Merv is Spaced Out
Story by Mark.
Sandy was sitting at the bar fiddling with his drink, Trotter’s Ale of course, what else, when Merv approached and in his usual affable way thought he would engage in some jaunty repertoire about space.
“Hey Space priest, how the devil are you? What’s it really like, you know, out there?”
Merv loved calling Sandy a priest because he knew he hated it, a bit of ribbing I guess, well not until the next punch up anyway. Merv points to the sky and scowls his face and growls lowly as if space is really spooky. Well, to be honest and that’s copiously rare, actually space is really spooky.
“Bless you my son for asking” replies Sandy.
“I’m not your son!”
“Yes, I know but that’s how us parish priests talk, bless you my son, go the farce has ended, thanks be to Gordon, you know, that kinda shit.”
“But I’m still not your son” persists Merv.
“Look, it’s zarking metaphorical”
“What’s that mean?”
“Dunno, I’m just reading the back of this coaster.”
[Sister Yvonne here. Jesus wept Hung, don’t you know what a metaphor is? Not happy
Hung, now I have to read this and contribute at the same time.
Hung: So what is a metaphor then, I dunno?
Sister Yvonne: It’s a noun.
Hung: Thank you Sister. I’m glad that’s cleared up.
Sister Yvonne: It’s always left to us nurses to save everything…dot dot dot and it could even become DOT DOT DOT now that I’m in charge of the keyboard, hahaha.]
“Well, now that you ask space is sort of spacey” continues Sandy “you know big and spacey.”
[Big M here. For fucks sake Hung saying space is big and spacey is akin to saying water is wet and grass is green. Do you want me to take over writing this bit?
Hung: Well, no, not really but space is big and spacey. I guess there is a lot of black and stars and shit but there is a lotta room out there.
Big M: Here’s a new concept for you Hung, think about it.]
“Yeah, I like that” says Merv “big and spacey, sounds great. When I was young I was taught that water was wet, grass was green and now space is big and spacey, wow, perfect man. I guess there would be a lot of black and stars and shit but the sounds like a lotta room out there to me.”
“Yep, big and spacey for sure.”
“Bullshit” says Angler. “More space in back of Zephyr even with shotgun and dogs”
“Crikey!

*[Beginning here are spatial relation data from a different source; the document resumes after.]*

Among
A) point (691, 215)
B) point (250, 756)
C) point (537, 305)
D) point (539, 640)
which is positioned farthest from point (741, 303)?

Where did that Yorkshire accent come from Angler?”
asks Nurse Barbara who had been listening to everything while reading the form guide. Now is that multi tasking or what.
“I did a bit of rehearsing before the gig but anyway I reckon it’s all Gordon’s magic” smirks Angler hardly able to believe the most outrageous lie he has ever had to tell.
“Nah, it’s rocks, gotta have rocks” pipes in Shoe.
“Hey shoe, you forgot to scramble your name to Hon Shades.”
“Oh, shit. Nah, it’s rocks, gotta have rocks” pipes in Hon Shades.